Supplied passage:
:::
Wednesday, March 4, 2026

Review of Animal Farm by George Orwell

This book review was written by Eugene Kernes   

Book can be found in: 
Genre = Novel
Book Club Event = Book List (10/03/2026)


Watch Short Review

Excerpts

“”Man is the only creature that consumes without producing.  He does not give milk, he does not lay eggs, he is too weak to pull the plough, he cannot run fast enough to catch rabbits.  Yet he is lord of all the animals.  He sets them to work, he gives back to them the bare minimum that will prevent them from starving, and the rest he keeps for himself.  Our labour tills the soil, our dung fertilizes it, and yet there is not one of us that owns more than his bare skin.”” – George Orwell, Chapter 1, Page 8


“However, these stories were never fully believed.  Rumours of a wonderful farm, where the human beings had been turned out and the animals managed their own affairs, continued to circulate in vague and distorted forms, and throughout that year a wave of rebelliousness ran through the countryside.  Bulls which had always been tractable suddenly turned savage, sheep broke down hedges and devoured the clover, cows kicked the pail over, hunters refused their fences and shot their riders on to the other side.” – George Orwell, Chapter 4, Page 34


“All that year the animals worked like slaves.  But they were happy in their work; they grudged no effort or sacrifice, well aware that everything that they did was for the benefit of themselves and those of their kind who would come after them, and not for a pack of idle, thieving human beings.” – George Orwell, Chapter 6, Page 51


Review

Is This An Overview?

The animals of Manor Farm are the proletariat, the exploited workers.  What keeps them in oppression are humans, who do nothing but take, while ruling over the other animals.  Inspired by a speech of a future without exploitation, a future where animals are free and are equal, the animals prepare themselves for a revolution.  At an opportune moment, without planning, the animals take control of the farm, and turn the farm into Animal Farm.  Laws are distilled into Seven Commandments, that separate humans and other animals, meant to prevent animals from becoming like humans. 

 

Although equals, the pigs are recognized as the thinkers, who can manage Animal Farm.  But the other animals notice that the pigs get extra favors.  All is explained to be to the benefit of the animals, and that the pigs are the ones suffering.  One pig even manages to monopolies power, with other pigs submitting to the pig.  Gradually, the pigs distort the Commandments.  Little by little, the animals lose their rights, lose their freedoms.  Even as they think it’s for their benefit, even as their conditions become worse than under the reign of humans.  What happens to the animals of Animal Farm?

 

Caveats?

Although the setting is in England, the book is about Soviet Russia.  To understand the references, would require background information.  As a theme of the book is about manipulating information, the reader has to trust and mistrust the information provided. 


Questions to Consider while Reading the Book

•What is the raison d’etre of the book?  For what purpose did the author write the book?  Why do people read this book?
•What are some limitations of the book?
:::
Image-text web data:
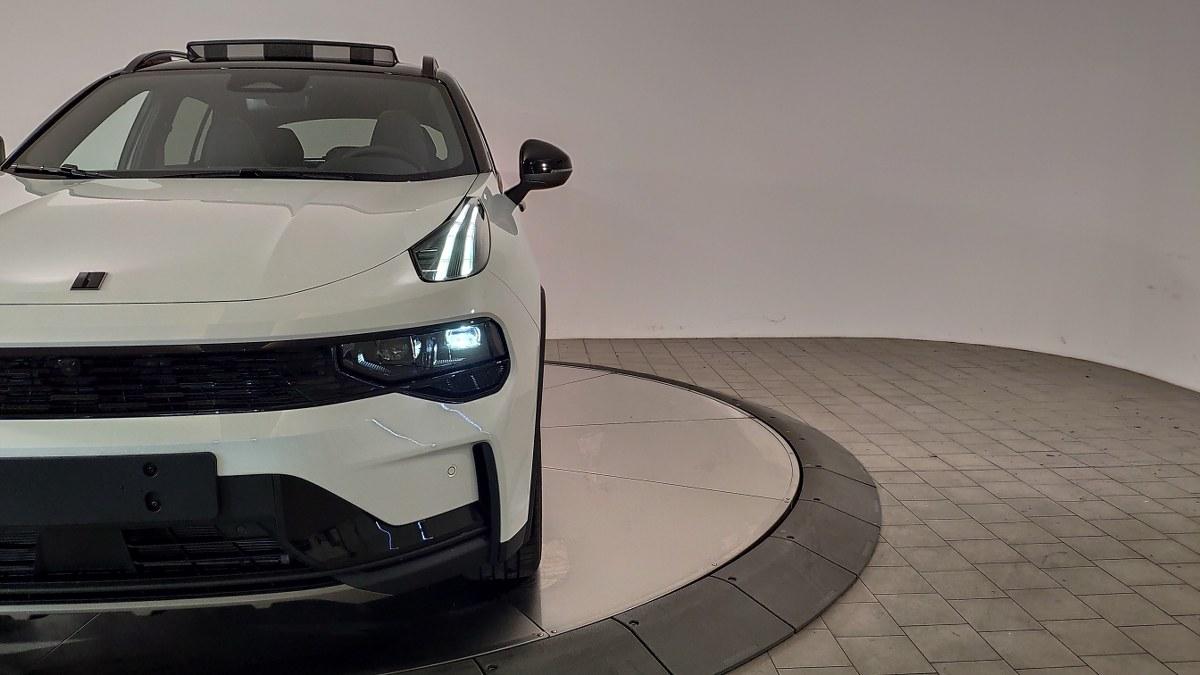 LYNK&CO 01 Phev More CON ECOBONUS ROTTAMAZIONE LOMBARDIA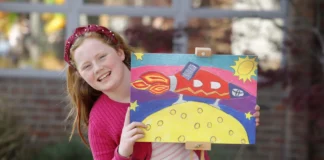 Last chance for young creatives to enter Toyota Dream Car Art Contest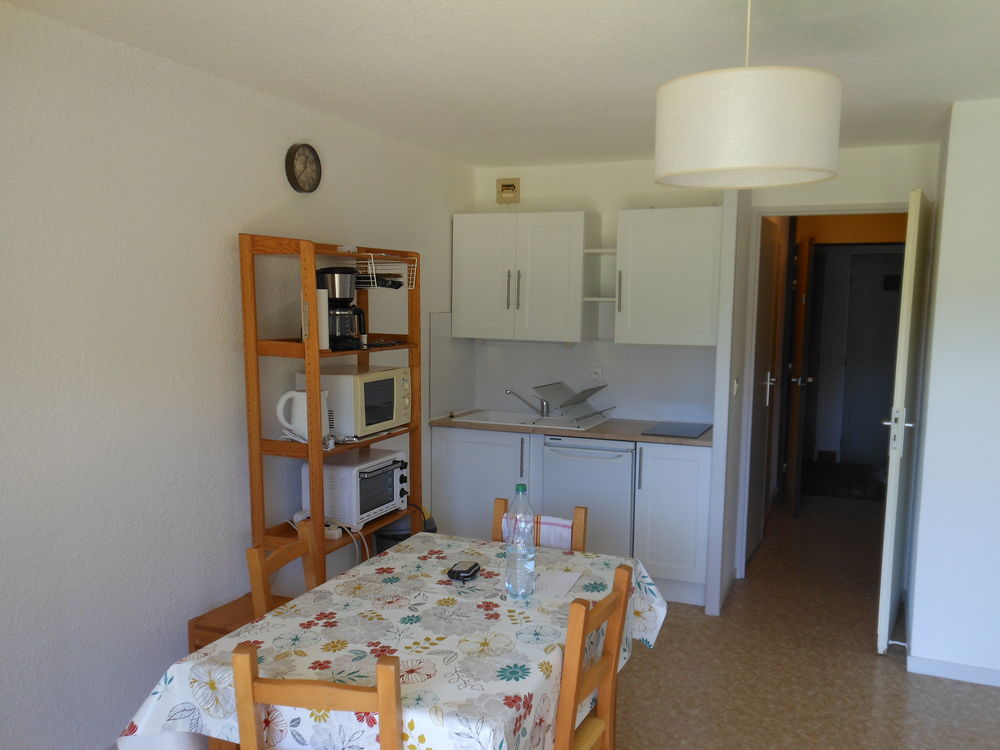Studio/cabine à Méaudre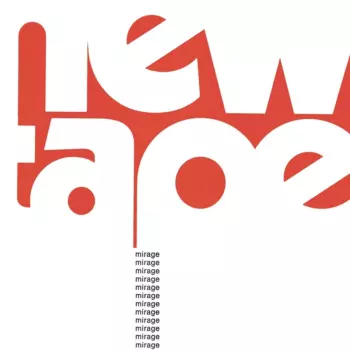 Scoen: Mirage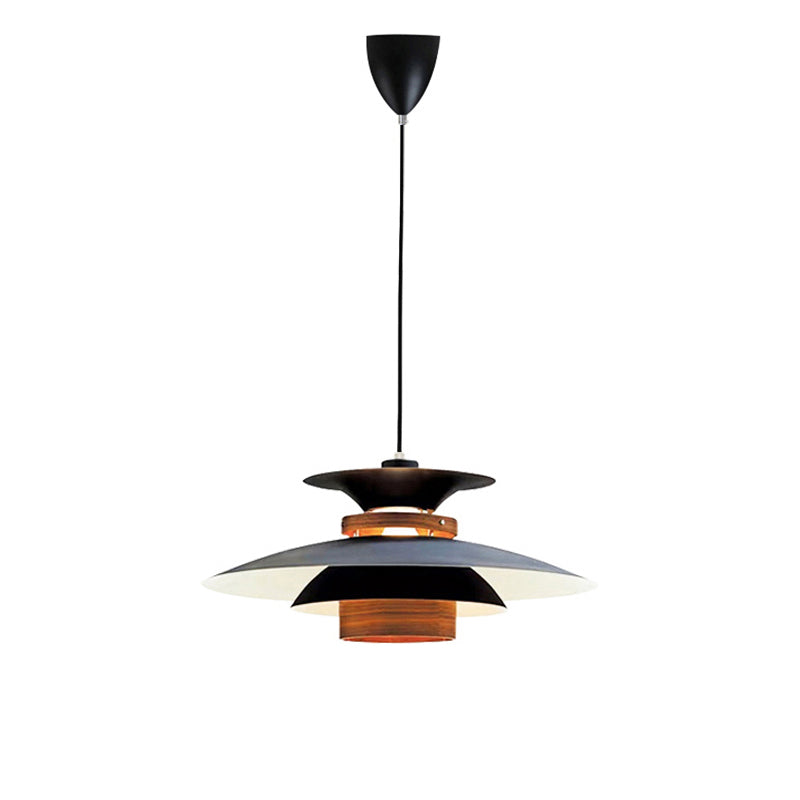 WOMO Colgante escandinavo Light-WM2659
:::
What to work on:
1. Reproduce the part of the Animal Farm review starting at "Although the setting" and ending at "read this book?".
2. Write the next part of the Animal Farm review, picking up right after its final line.

Replies:
1.
Although the setting is in England, the book is about Soviet Russia.  To understand the references, would require background information.  As a theme of the book is about manipulating information, the reader has to trust and mistrust the information provided. 


Questions to Consider while Reading the Book

•What is the raison d’etre of the book?  For what purpose did the author write the book?  Why do people read this book?

2.
•To whom would you suggest this book?
•Who is Mr. Jones?
•What is Manor Farm?
•Who is Old Major?
•What did Old Major’s speech promise?
•What do animals think of humans?
•What is the reference to four and two legs?
•How is the song, ‘Beasts of England’, used?
•What is Squealer capable of?
•What is Animalism? 
•When and how did the Rebellion take place?
•What does clothing represent?
•What is the farmhouse supposed to be used for? 
•What are the Seven Commandments?
•What happens to the Commandents?
•How did the animals think about work after the Rebellion?
•What happened to the milk?
•For what reason do the pigs get more than other animals?
•What is the situation between Pinchfield and Frederick? 
•What did other people and animals think of Animal Farm? 
•Where did the dogs come from? 
•What happened to the pigs who disagreed with Napoleon? 
•What happened to the windmill? 
•What happened to equality? 
•Who is Snowball?
•Who is Napoleon? 
•What happened to Boxer?
•Who is Benjamin? 
•What happed to Mollie? 

Book Details
Edition:                   First Edition
Publisher:               1st World Library
Edition ISBN:         9781595404299
Pages to read:          109
Publication:             2004
1st Edition:              1945
Format:                    Paperback 

Ratings out of 5:
Readability    5
Content          4
Overall          5







Sunday, March 1, 2026

Review of The Trial of Donald H. Rumsfeld by William Cooper

This book review was written by Eugene Kernes   

Book can be found in: 
Genre = Novel
Intriguing Connections = 1) When Intelligence Goes Wrong


Watch Short Review

Excerpts

“The experience taught Rummy a searing lesson he would internalize deeply: showing weakness strengthens one’s opponent.  He’d sharpened this formulation over the years into one of his most frequently uttered sentences: weakness is provocative.” – William Cooper, Chapter 5: September 22, 1975, Page 45


“A few blocks from Cheney’s office, Paul O’Neill was watching alone in his office in his luxurious Washington D.C. apartment.  The room was hazy with smoke from his cigar.  A tall glass of gin rested in his right hand.  Bush had fired O’Neill months earlier, on Cheney’s prodding.  As Cheney said to Rummy after he was canned, O’Neill’s brain only helped if he was on board, if their interests were aligned.  “We don’t want our adversaries to be smart and energetic.  We want them dumb and lazy.”” – William Cooper, Chapter 25: February 5, 2006, Page 132


“Rummy paused.  Again, about half the Republicans stood and clapped.  Everyone else remained seated.  Rummy made a mental note to have Jenkins create a list of all Republicans who weren’t standing during the ovations.  There would be consequences.  The Republicans needed to be unified behind their president or they would get walloped at the polls.  He knew there was disagreement within the party about going into Iran, but these disagreements were for behind closed doors.  He focused on not letting his face show his displeasure.” – William Cooper, Chapter 44: August 26, 2005, Page 180


Review

Is This An Overview?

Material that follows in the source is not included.